Recruitment: Participants will be recruited using reports in newspapers, through internet forums, social media (e.g., Facebook), and via our website (https://www.online-therapy.ch/) in German-speaking countries.
Sampling: After checking the inclusion criteria, participants will be randomized with equal probability to one of the 16 conditions. The random allocation will be unknown to the investigators. In order to keep the sample sizes of the 16 conditions similar, the allocation list will be made using randomly permuted blocks. A total of 464 participants with a Diagnostic and Statistical Manual of Mental Disorders diagnosis of SAD will be included, with 29 patients being assigned to each of the 16 conditions.

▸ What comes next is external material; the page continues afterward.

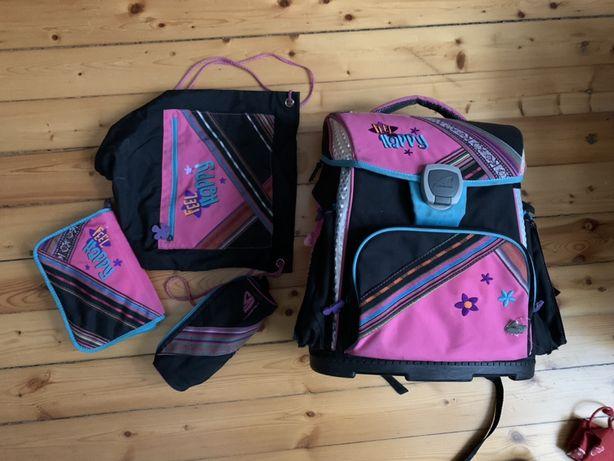Портфель школьный Schneiders + пенал + сумка для обуви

Assessment procedures: The primary outcome measure is change in symptoms of SAD at post-treatment, i.e., after 8 weeks. Secondary outcomes include sustaining change at follow up (6 months after baseline), changes in depressive symptoms, changes in general anxiety symptoms, changes in quality of life, adherence to treatment, treatment satisfaction, negative effects and changes of diagnosis of SAD. Furthermore, the hypothesized change mechanisms (change of the knowledge of SAD, change on negative social cognitions, changes in self-focused attention, changes in social avoidance and use of safety behaviors) will be assessed. Self-report measures are taken at pre-treatment (baseline), after 4 weeks (mid-treatment), after 8 weeks (post-treatment), and at 6 months after randomization (follow-up). Besides the self-report measures, a diagnostic interview will be conducted by phone at pre-treatment, eight weeks (posttreatment), and six months (follow-up). The structured M.I.N.I. Interview will be used. The interviews will be administered by advanced Master students in clinical psychology and psychotherapy supervised by the study team. Interrater reliability will be assessed on a subset of the cases.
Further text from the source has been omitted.